> Yapılacaklar:
1: Kayıtlarda "Looking through the" ifadesinin geçtiği satırdan kayıtların sonuna kadar uzanan bölümü, "arched wooden ceiling" yerine "vaulted wooden ceiling" yazarak lütfen güncelle; başka hiçbir şeyi değiştirme. Yanıtında yalnızca bu bölüm olsun, resimleri dışarıda bırak.
2: Seçime katılacak partilerin teşkilat şartını inceleyen metni, gösterilen son cümlesinden sonra devam ettir.

> Belge:

+ + + + +

Açıkça görülmektedir ki inceleme konusu hüküm, bu düzeni iddia olunduğu gibi
değil yok edecek, zedeleyecek nitelikte bile değildir. Üstelik bu hükmün millî
dayanışmayı, ferdin ve toplumun huzurunu, dolaysiyle gerçekleştirmeye yönelmiş
özü ile, demokratik hukuk devleti düzeninin yapısında haklı bir yeri olmak
gerekir.
Yukarıdan
beri yapılan açıklama ve tartışmalar bizi aynı zamanda inceleme konusu hükmün,
hiç bir hak ve hürriyetin özüne dokunmamakta olduğu gerçeğine de
vardırmaktadır.
Özetlenecek
olursa : 306 sayılı kanunun 10 uncu maddesinin son fıkrasındaki seçime
katılacak partilerin en az on beş ilde en az altı ay evvel il ve ilce teşkilâtı
kurmuş bulunmaları şartı, Anayasa'ya aykırı olmadığından dâvanın bu hükme
yönelen bölümünün reddi gerekir. Üyelerden Şeref Hocaoğlu, Salim Başol ve
Muhittin Gürün bu görüşe katılmamışlardır.

+ + + + +

> İşlenecek Kayıtlar:

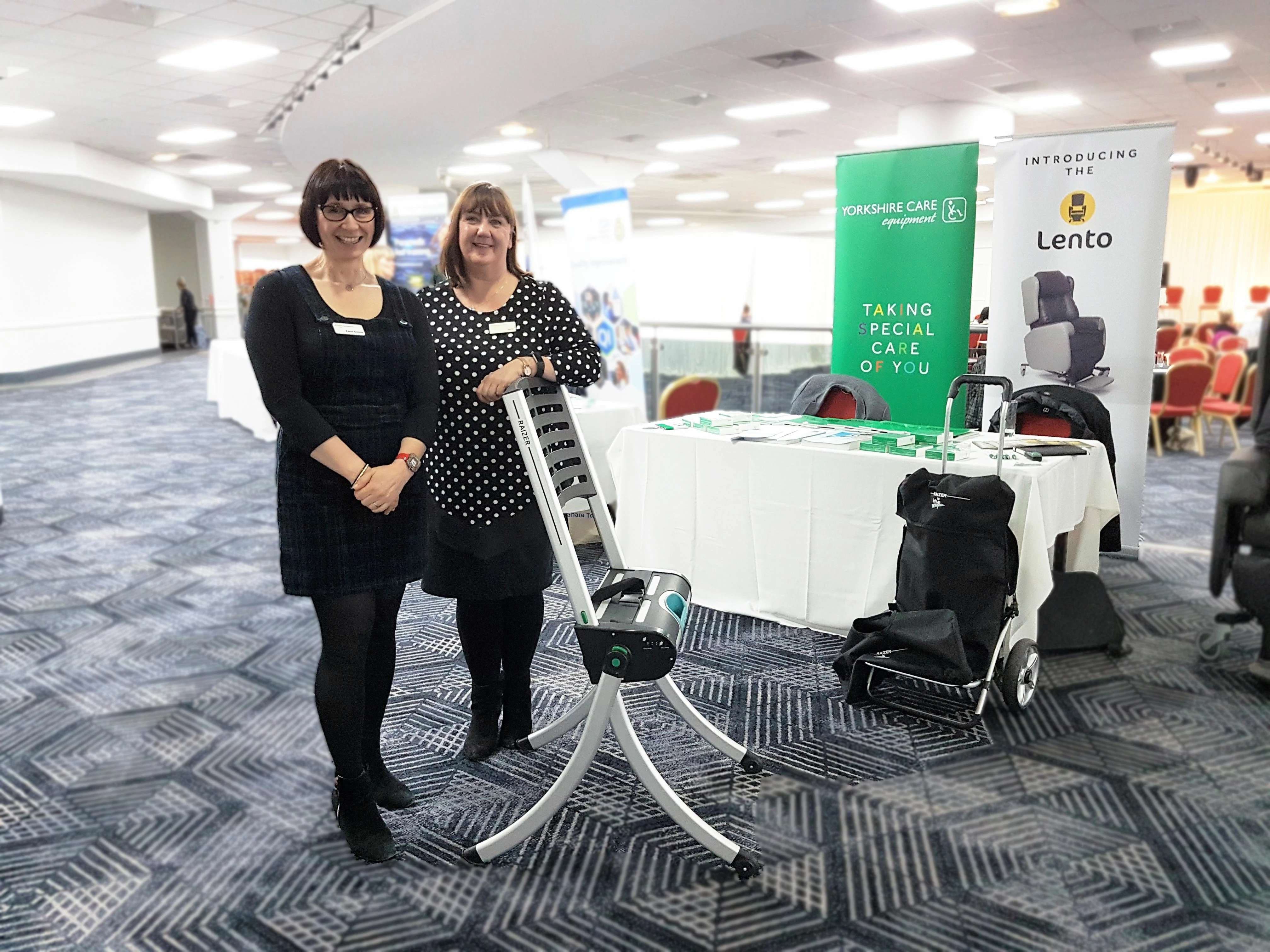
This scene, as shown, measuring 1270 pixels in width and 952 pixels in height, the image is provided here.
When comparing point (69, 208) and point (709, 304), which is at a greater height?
point (69, 208)

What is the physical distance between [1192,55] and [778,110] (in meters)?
3.79

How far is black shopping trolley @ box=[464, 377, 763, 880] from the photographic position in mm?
1812

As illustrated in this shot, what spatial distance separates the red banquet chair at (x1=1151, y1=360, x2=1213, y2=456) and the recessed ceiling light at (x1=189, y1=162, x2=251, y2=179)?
515 inches

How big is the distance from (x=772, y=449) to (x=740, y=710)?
96cm

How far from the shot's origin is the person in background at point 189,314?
63.0ft

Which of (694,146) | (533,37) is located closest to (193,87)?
(533,37)

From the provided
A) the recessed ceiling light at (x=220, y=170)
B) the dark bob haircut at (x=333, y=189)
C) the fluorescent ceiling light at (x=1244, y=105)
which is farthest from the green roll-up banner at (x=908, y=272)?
the recessed ceiling light at (x=220, y=170)

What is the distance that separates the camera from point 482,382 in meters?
1.97

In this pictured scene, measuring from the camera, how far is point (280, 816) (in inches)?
84.6

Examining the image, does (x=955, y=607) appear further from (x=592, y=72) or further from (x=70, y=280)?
(x=70, y=280)

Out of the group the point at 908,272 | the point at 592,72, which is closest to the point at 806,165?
the point at 592,72

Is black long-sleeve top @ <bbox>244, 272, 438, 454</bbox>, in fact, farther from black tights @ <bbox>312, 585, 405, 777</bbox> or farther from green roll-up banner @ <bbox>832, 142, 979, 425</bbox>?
green roll-up banner @ <bbox>832, 142, 979, 425</bbox>

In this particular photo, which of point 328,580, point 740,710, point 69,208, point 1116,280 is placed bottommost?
point 740,710

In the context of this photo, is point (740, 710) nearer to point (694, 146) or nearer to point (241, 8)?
point (241, 8)
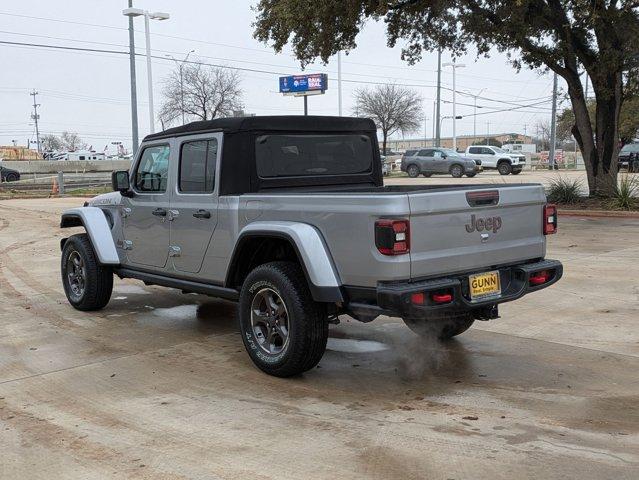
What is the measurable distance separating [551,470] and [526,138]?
155955 mm

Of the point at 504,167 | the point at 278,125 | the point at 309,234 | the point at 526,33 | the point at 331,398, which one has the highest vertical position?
the point at 526,33

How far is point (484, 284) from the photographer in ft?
15.1

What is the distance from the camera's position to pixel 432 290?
4.23 m

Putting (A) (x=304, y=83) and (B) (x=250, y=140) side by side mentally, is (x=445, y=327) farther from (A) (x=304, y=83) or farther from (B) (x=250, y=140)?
(A) (x=304, y=83)

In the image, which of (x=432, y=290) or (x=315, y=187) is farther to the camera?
(x=315, y=187)

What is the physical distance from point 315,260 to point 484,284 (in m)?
1.19

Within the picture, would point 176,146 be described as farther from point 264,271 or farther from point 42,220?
point 42,220

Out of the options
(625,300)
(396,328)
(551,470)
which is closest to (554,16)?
(625,300)

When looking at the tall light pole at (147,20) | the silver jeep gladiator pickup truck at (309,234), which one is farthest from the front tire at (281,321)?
the tall light pole at (147,20)

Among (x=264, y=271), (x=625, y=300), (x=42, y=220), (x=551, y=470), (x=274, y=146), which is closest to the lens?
(x=551, y=470)

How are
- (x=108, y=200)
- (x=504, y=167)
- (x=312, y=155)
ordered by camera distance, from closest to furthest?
(x=312, y=155)
(x=108, y=200)
(x=504, y=167)

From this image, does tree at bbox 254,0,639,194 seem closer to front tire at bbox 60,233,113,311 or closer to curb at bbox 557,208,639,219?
curb at bbox 557,208,639,219

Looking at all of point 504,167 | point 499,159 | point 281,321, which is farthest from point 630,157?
point 281,321

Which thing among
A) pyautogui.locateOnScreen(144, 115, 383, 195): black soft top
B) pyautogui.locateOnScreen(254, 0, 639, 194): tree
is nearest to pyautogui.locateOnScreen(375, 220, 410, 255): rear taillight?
pyautogui.locateOnScreen(144, 115, 383, 195): black soft top
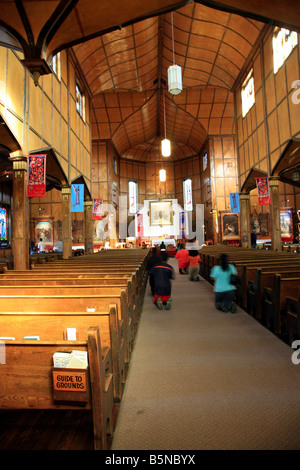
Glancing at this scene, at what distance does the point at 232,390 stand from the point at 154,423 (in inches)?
34.0

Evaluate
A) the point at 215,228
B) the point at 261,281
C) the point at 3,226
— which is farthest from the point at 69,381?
the point at 215,228

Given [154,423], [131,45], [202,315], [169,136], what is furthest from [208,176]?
[154,423]

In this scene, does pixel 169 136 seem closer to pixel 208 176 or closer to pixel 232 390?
pixel 208 176

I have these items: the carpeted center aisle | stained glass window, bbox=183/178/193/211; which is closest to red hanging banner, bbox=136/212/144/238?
stained glass window, bbox=183/178/193/211

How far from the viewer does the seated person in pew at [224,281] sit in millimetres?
5387

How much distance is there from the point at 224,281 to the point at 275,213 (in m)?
7.91

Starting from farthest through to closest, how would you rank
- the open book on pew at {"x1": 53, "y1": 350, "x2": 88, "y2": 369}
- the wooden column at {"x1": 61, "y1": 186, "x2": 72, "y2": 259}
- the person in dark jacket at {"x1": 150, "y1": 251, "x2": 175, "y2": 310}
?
the wooden column at {"x1": 61, "y1": 186, "x2": 72, "y2": 259} → the person in dark jacket at {"x1": 150, "y1": 251, "x2": 175, "y2": 310} → the open book on pew at {"x1": 53, "y1": 350, "x2": 88, "y2": 369}

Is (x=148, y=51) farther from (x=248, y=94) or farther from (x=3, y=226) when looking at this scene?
(x=3, y=226)

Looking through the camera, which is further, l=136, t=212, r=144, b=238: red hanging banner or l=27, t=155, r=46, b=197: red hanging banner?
l=136, t=212, r=144, b=238: red hanging banner

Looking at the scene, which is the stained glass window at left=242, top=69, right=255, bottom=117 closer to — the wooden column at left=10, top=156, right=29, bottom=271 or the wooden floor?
the wooden column at left=10, top=156, right=29, bottom=271

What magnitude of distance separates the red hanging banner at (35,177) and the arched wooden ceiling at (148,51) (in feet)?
9.81

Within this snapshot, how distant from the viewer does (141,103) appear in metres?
20.4

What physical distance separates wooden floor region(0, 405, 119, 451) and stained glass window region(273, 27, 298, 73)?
38.0 feet

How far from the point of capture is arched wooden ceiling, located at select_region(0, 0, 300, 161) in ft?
18.1
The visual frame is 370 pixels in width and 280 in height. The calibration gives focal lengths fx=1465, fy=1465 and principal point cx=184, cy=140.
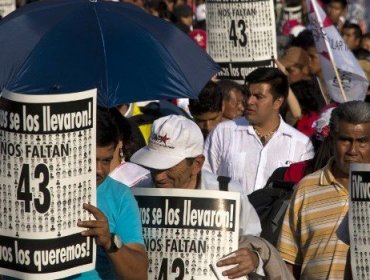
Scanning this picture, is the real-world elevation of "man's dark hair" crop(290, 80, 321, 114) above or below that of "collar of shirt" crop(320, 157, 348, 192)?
above

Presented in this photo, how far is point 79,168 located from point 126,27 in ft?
8.62

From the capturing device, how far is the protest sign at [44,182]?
5539 millimetres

+ + + + +

> Yanıtlar:
1:
Looking through the camera, which is further, l=136, t=212, r=144, b=238: red hanging banner or l=27, t=155, r=46, b=197: red hanging banner?
l=136, t=212, r=144, b=238: red hanging banner

Looking at the scene, which is the stained glass window at left=242, top=69, right=255, bottom=117 closer to — the wooden column at left=10, top=156, right=29, bottom=271 or the wooden floor?
the wooden column at left=10, top=156, right=29, bottom=271

What magnitude of distance separates the red hanging banner at (35,177) and the vaulted wooden ceiling at (148,51) (in feet)?
9.81

Within this snapshot, how distant from the viewer does (141,103) appear in metres?
20.4

What physical distance separates wooden floor region(0, 405, 119, 451) and stained glass window region(273, 27, 298, 73)?
38.0 feet

How far from the point of capture is vaulted wooden ceiling, located at select_region(0, 0, 300, 161) in ft?
18.1
The visual frame is 370 pixels in width and 280 in height. The calibration gives focal lengths fx=1465, fy=1465 and principal point cx=184, cy=140.
Scanning this picture, is the real-world elevation of "man's dark hair" crop(290, 80, 321, 114) above or below that of "collar of shirt" crop(320, 157, 348, 192)?
above

Presented in this photo, how far is point 79,168 located from point 126,27 in ft?
8.62

From the capturing device, how far is the protest sign at [44,182]?
5539 millimetres

2:
2 -
Siyasi partilerin seçime katılabilmeleri için teşkilâtı olsun veya olmasın en
az 15 ilin her birinde o seçim çevresinin çıkaracağı milletvekili sayısına eşit
sayıda aday göstermelerini şart koşan hüküm :
Bu
hüküm; yukarıda tartışılan prensibin bir sonucu ve seçime katılacak partiler
için kanunca şart kılınmış seviye ve niteliğin ve seçmen oylarının boşa
gitmesini önleme kaygısının bir gereğidir. Böyle bir hükmün yokluğunda seçime
katılan her partinin eksik aday göstermesi halinde bir seçim çevresinin
çıkaracağı milletvekili tüm sayısının doldurulamaması ve yine seçmen oylarının
hakkiyle değerlendirilememesi sakıncası başgösterebilir. inceleme konusu hükmün
Anayasa'ya aykırı olmadığını belirtmek için daha önce etrafıyla açıklanan
hususlar bu konuda da tekrarlanabileceğinden başkaca bir gerekçe gösterilmesine
yer bulunmamıştır.
Dâvanın
bu hükme yönelen bölümünün de reddedilmesi gerekir.
Sonuç
:
306
sayılı kanunun 10 uncu maddesinin 533 sayılı kanunla değişik son fıkrasındaki :
a)
Siyasi partilerin seçime katılabilmeleri için en az onbeş ilde en az altı ay
önce il ve ilçe teşkilâtını kurmuş olmalarını şart koşan hüküm Anayasa'ya
aykırı olmadığından dâvanın bu hükme yönelen bölümünün reddine üyelerden Şeref
Hocaoğlu, Salim Başol ve Muhittin Gürün' ün muhalefetîeriyle ve oyçokluğu ile;
b)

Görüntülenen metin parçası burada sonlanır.